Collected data
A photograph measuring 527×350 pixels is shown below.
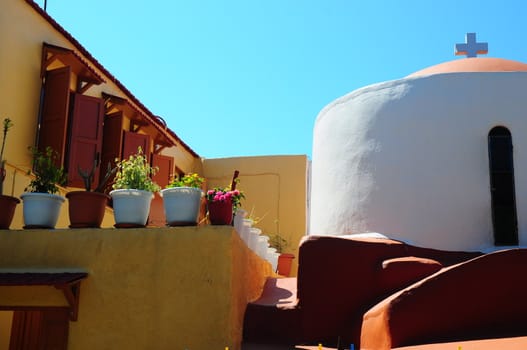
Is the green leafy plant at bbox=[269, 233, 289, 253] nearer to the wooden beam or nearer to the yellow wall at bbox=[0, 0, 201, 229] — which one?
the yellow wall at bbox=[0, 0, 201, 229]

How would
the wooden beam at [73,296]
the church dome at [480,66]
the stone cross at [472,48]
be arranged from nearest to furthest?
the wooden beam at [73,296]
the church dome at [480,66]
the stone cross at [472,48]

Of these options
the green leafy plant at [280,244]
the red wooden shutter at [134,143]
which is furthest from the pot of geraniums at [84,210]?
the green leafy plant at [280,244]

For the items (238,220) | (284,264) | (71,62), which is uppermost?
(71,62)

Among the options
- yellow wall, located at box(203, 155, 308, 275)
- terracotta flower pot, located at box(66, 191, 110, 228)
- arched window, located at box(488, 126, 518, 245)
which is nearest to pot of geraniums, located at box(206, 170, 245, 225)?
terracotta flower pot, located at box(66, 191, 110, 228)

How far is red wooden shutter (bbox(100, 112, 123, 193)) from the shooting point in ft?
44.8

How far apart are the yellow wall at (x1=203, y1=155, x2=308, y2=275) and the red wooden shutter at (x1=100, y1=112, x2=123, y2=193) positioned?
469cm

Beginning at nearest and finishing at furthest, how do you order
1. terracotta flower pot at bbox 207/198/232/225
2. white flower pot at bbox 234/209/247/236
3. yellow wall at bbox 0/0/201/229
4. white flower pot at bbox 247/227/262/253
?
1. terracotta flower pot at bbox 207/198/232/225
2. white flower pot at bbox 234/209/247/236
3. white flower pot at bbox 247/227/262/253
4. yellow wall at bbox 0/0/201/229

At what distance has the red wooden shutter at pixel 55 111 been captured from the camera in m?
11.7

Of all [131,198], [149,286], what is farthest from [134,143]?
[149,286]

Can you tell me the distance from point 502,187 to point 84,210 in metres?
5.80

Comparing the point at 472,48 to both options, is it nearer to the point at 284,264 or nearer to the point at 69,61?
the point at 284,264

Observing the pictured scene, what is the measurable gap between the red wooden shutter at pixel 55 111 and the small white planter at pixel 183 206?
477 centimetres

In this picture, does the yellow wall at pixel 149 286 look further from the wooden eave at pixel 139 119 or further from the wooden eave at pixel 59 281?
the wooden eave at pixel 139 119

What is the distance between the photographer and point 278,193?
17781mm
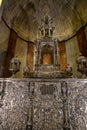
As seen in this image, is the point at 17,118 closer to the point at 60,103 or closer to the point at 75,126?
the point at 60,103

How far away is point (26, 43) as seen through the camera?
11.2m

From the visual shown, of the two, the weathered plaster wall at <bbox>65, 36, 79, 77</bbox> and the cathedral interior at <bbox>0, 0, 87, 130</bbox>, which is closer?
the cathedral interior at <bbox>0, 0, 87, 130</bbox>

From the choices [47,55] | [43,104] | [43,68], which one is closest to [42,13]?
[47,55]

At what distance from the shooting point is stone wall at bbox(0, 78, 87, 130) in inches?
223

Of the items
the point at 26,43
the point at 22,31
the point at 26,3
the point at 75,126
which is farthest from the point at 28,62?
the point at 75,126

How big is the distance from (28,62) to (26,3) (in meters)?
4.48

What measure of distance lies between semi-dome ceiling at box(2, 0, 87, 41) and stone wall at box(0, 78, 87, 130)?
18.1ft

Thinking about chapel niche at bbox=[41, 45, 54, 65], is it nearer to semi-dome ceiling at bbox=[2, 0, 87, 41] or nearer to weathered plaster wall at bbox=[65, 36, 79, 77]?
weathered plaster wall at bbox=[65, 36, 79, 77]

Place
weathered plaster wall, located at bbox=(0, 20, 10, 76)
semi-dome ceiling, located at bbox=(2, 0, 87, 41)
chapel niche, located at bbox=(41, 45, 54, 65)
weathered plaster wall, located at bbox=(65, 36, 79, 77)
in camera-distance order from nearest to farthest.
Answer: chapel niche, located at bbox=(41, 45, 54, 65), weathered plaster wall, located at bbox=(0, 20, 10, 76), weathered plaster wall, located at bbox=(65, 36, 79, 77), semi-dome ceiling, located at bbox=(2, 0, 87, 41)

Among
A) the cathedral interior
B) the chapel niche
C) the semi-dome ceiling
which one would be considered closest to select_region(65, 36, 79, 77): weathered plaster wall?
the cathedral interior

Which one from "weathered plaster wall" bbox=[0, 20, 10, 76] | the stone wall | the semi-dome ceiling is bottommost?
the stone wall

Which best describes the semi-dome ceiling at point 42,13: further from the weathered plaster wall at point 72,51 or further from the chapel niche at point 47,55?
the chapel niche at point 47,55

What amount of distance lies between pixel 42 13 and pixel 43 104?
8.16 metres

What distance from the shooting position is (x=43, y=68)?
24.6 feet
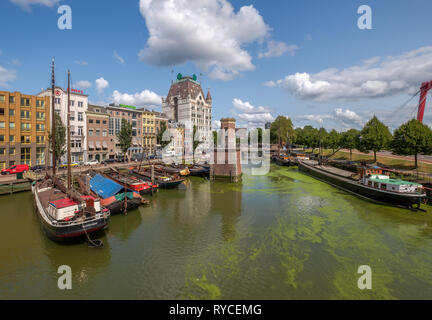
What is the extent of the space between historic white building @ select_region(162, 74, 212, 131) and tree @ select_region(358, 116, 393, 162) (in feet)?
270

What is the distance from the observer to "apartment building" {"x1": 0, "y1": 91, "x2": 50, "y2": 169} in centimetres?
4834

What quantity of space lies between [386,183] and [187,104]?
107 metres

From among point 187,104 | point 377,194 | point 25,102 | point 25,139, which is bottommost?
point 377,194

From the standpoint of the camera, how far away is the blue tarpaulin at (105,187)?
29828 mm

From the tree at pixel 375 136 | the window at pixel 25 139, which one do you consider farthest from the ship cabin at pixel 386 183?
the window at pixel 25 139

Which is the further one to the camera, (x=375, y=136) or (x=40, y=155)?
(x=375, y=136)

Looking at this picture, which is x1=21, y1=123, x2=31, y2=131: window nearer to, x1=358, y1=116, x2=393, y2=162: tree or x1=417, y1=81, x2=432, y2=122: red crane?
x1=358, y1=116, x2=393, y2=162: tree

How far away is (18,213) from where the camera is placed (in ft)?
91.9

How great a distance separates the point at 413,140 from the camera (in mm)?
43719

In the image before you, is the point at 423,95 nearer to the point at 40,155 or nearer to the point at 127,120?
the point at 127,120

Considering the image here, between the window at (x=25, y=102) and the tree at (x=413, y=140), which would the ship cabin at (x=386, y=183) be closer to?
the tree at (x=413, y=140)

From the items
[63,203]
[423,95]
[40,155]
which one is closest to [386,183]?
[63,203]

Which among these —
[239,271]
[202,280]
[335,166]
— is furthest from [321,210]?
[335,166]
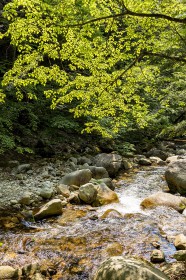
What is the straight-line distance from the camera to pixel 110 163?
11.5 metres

- _Work required_:
Can you rewrite every item above with "blue wooden shutter" substituted for "red wooden shutter", leaving everything else unchanged and omitting the pictures?

- _Solution to this problem_:
A photograph measuring 527×350 pixels is shown below.
Is the green leafy plant at bbox=[269, 233, 289, 253] nearer to the wooden beam or nearer to the yellow wall at bbox=[0, 0, 201, 229] — which one?
the yellow wall at bbox=[0, 0, 201, 229]

How would
the wooden beam at [73,296]
the church dome at [480,66]
the stone cross at [472,48]
be arranged from nearest to furthest?
the wooden beam at [73,296]
the church dome at [480,66]
the stone cross at [472,48]

Of these options
the green leafy plant at [280,244]
the blue wooden shutter at [134,143]
which is furthest from the pot of geraniums at [84,210]?
the green leafy plant at [280,244]

For the items (238,220) | (284,264) | (71,62), which is uppermost?
(71,62)

Among the options
- yellow wall, located at box(203, 155, 308, 275)
- terracotta flower pot, located at box(66, 191, 110, 228)
- arched window, located at box(488, 126, 518, 245)
which is nearest to pot of geraniums, located at box(206, 170, 245, 225)?
terracotta flower pot, located at box(66, 191, 110, 228)

How far is blue wooden shutter (bbox(100, 112, 123, 193)) from the shooting point in ft?
44.8

How far apart are the yellow wall at (x1=203, y1=155, x2=308, y2=275) and the blue wooden shutter at (x1=100, y1=112, x2=123, y2=193) positioned?
469cm

Beginning at nearest and finishing at furthest, how do you order
1. terracotta flower pot at bbox 207/198/232/225
2. white flower pot at bbox 234/209/247/236
3. yellow wall at bbox 0/0/201/229
4. white flower pot at bbox 247/227/262/253
?
1. terracotta flower pot at bbox 207/198/232/225
2. white flower pot at bbox 234/209/247/236
3. white flower pot at bbox 247/227/262/253
4. yellow wall at bbox 0/0/201/229

At what distance has the blue wooden shutter at pixel 55 111 been captured from the camera in m?
11.7

Of all [131,198], [149,286], what is farthest from [134,143]?
[149,286]

Can you tell me the distance from point 502,187 to point 84,210 in metres?
5.80

Comparing the point at 472,48 to both options, is it nearer to the point at 284,264 or nearer to the point at 69,61?
the point at 284,264

Observing the pictured scene, what is the measurable gap between the blue wooden shutter at pixel 55 111 and the small white planter at pixel 183 206?
477 centimetres

In this picture, does the yellow wall at pixel 149 286 look further from the wooden eave at pixel 139 119 or further from the wooden eave at pixel 59 281?
the wooden eave at pixel 139 119

What is the distance between the photographer and point 278,193?
17781mm
As seen in this image, is the point at 17,118 closer to the point at 60,103 or closer to the point at 75,126?
the point at 60,103

How far away is point (26, 43) as seen through the camera?
11.2m

From the visual shown, of the two, the weathered plaster wall at <bbox>65, 36, 79, 77</bbox> and the cathedral interior at <bbox>0, 0, 87, 130</bbox>, which is closer?
the cathedral interior at <bbox>0, 0, 87, 130</bbox>

From the choices [47,55] | [43,104] | [43,68], which one is closest to [42,13]?
[47,55]

At what distance from the shooting point is stone wall at bbox(0, 78, 87, 130) in inches?
223

Of the items
the point at 26,43
the point at 22,31
the point at 26,3
the point at 75,126
which is farthest from the point at 28,62?
the point at 75,126

How big is the distance from (28,62) to (26,3) (in meters)?
4.48

What measure of distance lies between semi-dome ceiling at box(2, 0, 87, 41) and stone wall at box(0, 78, 87, 130)?
18.1ft

Thinking about chapel niche at bbox=[41, 45, 54, 65], is it nearer to semi-dome ceiling at bbox=[2, 0, 87, 41] or nearer to weathered plaster wall at bbox=[65, 36, 79, 77]?
weathered plaster wall at bbox=[65, 36, 79, 77]

Place
weathered plaster wall, located at bbox=(0, 20, 10, 76)
semi-dome ceiling, located at bbox=(2, 0, 87, 41)
chapel niche, located at bbox=(41, 45, 54, 65)
weathered plaster wall, located at bbox=(65, 36, 79, 77)
in camera-distance order from nearest to farthest.
Answer: chapel niche, located at bbox=(41, 45, 54, 65), weathered plaster wall, located at bbox=(0, 20, 10, 76), weathered plaster wall, located at bbox=(65, 36, 79, 77), semi-dome ceiling, located at bbox=(2, 0, 87, 41)

Among
A) the cathedral interior
B) the chapel niche
C) the semi-dome ceiling
which one would be considered closest to select_region(65, 36, 79, 77): weathered plaster wall?
the cathedral interior

Which one from "weathered plaster wall" bbox=[0, 20, 10, 76] | the stone wall | the semi-dome ceiling is bottommost?
the stone wall

Which best describes the semi-dome ceiling at point 42,13: further from the weathered plaster wall at point 72,51 or further from the chapel niche at point 47,55?
the chapel niche at point 47,55

What amount of distance lies between pixel 42 13 and pixel 43 104?
8.16 metres

What distance from the shooting position is (x=43, y=68)?
24.6 feet
What is the extent of the space between historic white building @ select_region(162, 74, 212, 131) and tree @ select_region(358, 116, 393, 162) (in feet)?
270

What is the distance from the observer to "apartment building" {"x1": 0, "y1": 91, "x2": 50, "y2": 169} in centimetres?
4834

What quantity of space lies between [386,183] and [187,104]?
107 metres

From among point 187,104 | point 377,194 | point 25,102 | point 25,139, which is bottommost?
point 377,194

From the standpoint of the camera, how far away is the blue tarpaulin at (105,187)?
29828 mm

From the tree at pixel 375 136 | the window at pixel 25 139, which one do you consider farthest from the ship cabin at pixel 386 183?
the window at pixel 25 139

Which is the further one to the camera, (x=375, y=136) or (x=40, y=155)?
(x=375, y=136)

Looking at this picture, which is x1=21, y1=123, x2=31, y2=131: window nearer to, x1=358, y1=116, x2=393, y2=162: tree or x1=417, y1=81, x2=432, y2=122: red crane?
x1=358, y1=116, x2=393, y2=162: tree

How far away is (18,213) from where the camera is placed (in ft)?
91.9

How great a distance separates the point at 413,140 from the camera (in mm)?
43719

In the image before you, is the point at 423,95 nearer to the point at 40,155 or nearer to the point at 127,120?
the point at 127,120

Considering the image here, between the window at (x=25, y=102) and the tree at (x=413, y=140), which would the ship cabin at (x=386, y=183) be closer to?
the tree at (x=413, y=140)

From the items
[63,203]
[423,95]
[40,155]
which one is closest to [386,183]?
[63,203]

Which among these —
[239,271]
[202,280]
[335,166]
— is furthest from [321,210]?
[335,166]
What is the straight-line distance from the camera to pixel 110 163?
11.5 metres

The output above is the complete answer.